These readings have been added to in the class locker:

  1. TRR paper explaining the architecture of a GeoPortal that can facilitate distributed access to spatial data repositories and tools for urban modeling and research.: Ferreira, J., Mi Diao, Yi Zhu, Weifeng Li, and Shan Jiang, "Information Infrastructure for Research Collaboration in Land Use, transportation, and Environmental Planning," Transportation Research Record (2011).

 


Tuesday, Oct. 23 - Lab Exercise on Urban Analytics

Today's lab exercise will use ArcGIS, R, and MS-Access to develop some understanding and skill with urban analytics by recomputing and exploring some of the built environment and demographic indicators and the VMT models in Prof. Mi Diao's dissertation. We have developed some workarounds for the 32-bit and 64-bit. issues that arose last week with the computer lab machines. We have also expanded last week's sample R script. The lab exercise is available here: http://mit.edu/11.523/www/miniclass_lab1.html

There are three purposes to this Lab Exercise:

  1. Setup your computer to facilitate data exchange among GIS / Database / Statistics tools
  2. Reproduce some of the indicators and models in Prof.

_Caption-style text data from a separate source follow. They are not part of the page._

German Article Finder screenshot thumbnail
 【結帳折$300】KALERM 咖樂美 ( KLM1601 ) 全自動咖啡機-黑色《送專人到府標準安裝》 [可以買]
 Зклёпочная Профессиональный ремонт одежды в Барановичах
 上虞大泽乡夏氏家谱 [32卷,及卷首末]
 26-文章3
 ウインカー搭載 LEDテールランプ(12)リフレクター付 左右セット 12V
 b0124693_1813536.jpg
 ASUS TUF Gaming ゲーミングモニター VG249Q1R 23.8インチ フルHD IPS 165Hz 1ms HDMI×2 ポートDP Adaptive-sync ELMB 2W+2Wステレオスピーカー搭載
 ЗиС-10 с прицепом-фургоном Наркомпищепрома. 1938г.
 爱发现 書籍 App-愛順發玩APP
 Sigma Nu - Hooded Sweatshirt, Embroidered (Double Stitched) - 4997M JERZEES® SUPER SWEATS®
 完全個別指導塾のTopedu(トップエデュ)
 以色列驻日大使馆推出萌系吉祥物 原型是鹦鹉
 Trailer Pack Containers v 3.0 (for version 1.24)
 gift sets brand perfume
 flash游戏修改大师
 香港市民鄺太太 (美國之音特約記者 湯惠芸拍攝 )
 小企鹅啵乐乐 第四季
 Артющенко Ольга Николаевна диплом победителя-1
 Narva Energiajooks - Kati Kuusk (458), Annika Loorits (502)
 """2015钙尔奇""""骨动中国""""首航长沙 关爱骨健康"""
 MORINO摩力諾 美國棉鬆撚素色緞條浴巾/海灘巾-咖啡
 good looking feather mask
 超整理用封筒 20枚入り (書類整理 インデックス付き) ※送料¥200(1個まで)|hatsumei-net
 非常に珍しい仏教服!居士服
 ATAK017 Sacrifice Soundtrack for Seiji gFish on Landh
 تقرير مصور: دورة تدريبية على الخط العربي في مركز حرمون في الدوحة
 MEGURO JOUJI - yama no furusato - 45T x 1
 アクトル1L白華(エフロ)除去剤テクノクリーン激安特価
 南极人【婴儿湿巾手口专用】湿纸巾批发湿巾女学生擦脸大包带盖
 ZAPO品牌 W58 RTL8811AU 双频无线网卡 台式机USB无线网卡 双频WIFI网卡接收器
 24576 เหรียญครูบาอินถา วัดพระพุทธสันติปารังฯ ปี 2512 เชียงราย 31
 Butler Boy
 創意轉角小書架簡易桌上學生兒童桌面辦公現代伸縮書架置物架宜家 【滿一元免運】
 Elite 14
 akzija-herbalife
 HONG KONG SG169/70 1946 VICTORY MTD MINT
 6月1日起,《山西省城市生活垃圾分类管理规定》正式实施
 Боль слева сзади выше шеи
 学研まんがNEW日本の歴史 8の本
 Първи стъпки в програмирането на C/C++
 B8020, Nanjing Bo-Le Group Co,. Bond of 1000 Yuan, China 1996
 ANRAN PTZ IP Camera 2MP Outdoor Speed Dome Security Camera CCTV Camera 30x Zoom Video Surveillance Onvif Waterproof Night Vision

Mi Diao's PhD dissertation on VMT and the built environment
  3. Experiment with alternative indicators and models of the VMT / built environment relationship

After hearing a short presentation regarding today's lab exercise, you will spend the rest of the lab doing Parts 1 and 2 on the lab machines..


Thursday, Oct. 25 - Lab Exercise on Urban Analytics & Spatial Data

This Lab Exercise builds on the results of Lab Exercise #1 and emphasizes the use of ArcGIS to map model results and explore spatial patterns including spatial autocorrelatoin issues. You do not need to finish all the R-project exercises from Lab #1 before doing this Lab. We have saved the necessary results from Lab #1 in the class locker. But we will want to make use of R to explore some of the data and results. There are three purposes to this Lab Exercise:

  1. Setup your computer to facilitate data exchange among GIS / Database / Statistics tools
  2. Examine the spatial pattern of VMT, factors, and model results in Prof. Mi Diao's PhD dissertation on VMT and the built environment
  3. Experiment with GeoStatistics tools and visualization techniques that help in understanding our models of the VMT / built environment relationship

After hearing a short presentation regarding today's lab exercise, you will spend the rest of the lab doing Parts 1 and 2 on the lab machines..


Tuesday, Nov. 6 - Lab Exercises and Progress Reports on Urban Analytics

Today's session includes open-ended lab time for work on the previous lab exercises plus brief presentations and discussion of preliminary results by those taking the miniclass for credit (and by me!). If you have not already finished the introductory Part 2 of the first lab exercise (http://mit.edu/11.523/www/miniclass_lab1.html ) do that during the first half-hour. Ideally, we would like you to get beyond that part and have some experience with the more open-ended Part 3 of the lab exercise before we begin the 5-10 minute presentations and discussion of progress reports at 7 pm.

Fresh Data Table: There has been only one change in the shapefiles and access datasets since the last session. Recall that, during the Thursday session of the second week, we used a query named 'q_vmt_join4' to join together the VMT, built environment, demographic, and community type tables in order to create the table 't_vmt_join4' with all the data for each of the 53,250 grid cells that are needed to fit Prof. Mi Diao's VMT models using his built environment and demographic factors. This query and the new table have been saved in the MS-Access database, vmt_data.mdb, that is now saved in the class locker: .\data_ua\msaccess\vmt_data.mdb

New Shapefile: We have also saved a new shapefile, bos_vmt_grid.shp, in this part of the class locker: .\data_ua\shapefiles\bos_vmt_grid.shp. This shapefile was created by joining the shapefile, all_stategrid.shp, with the 250x250 meter grid cells to the t_vmt_join4 table (for only those 53250 grid cells that had meaningful data) and then exporting the result as a new shapefile, bos_vmt_grid.shp. Since last time, we added a new column to the attribute table of this shapefile. That new column is called, vmt_vin9, and is the ratio (vmt_tot_mv / vin_mv) = the average of annual miles travelled per vehicle for the 9 cell neighborhood centered on each grid cell. You will want to use this new version of bos_vmt_grid.shp with the added field in order for the new ArcMap document saved in the class locker to be able to find all the data that it expects.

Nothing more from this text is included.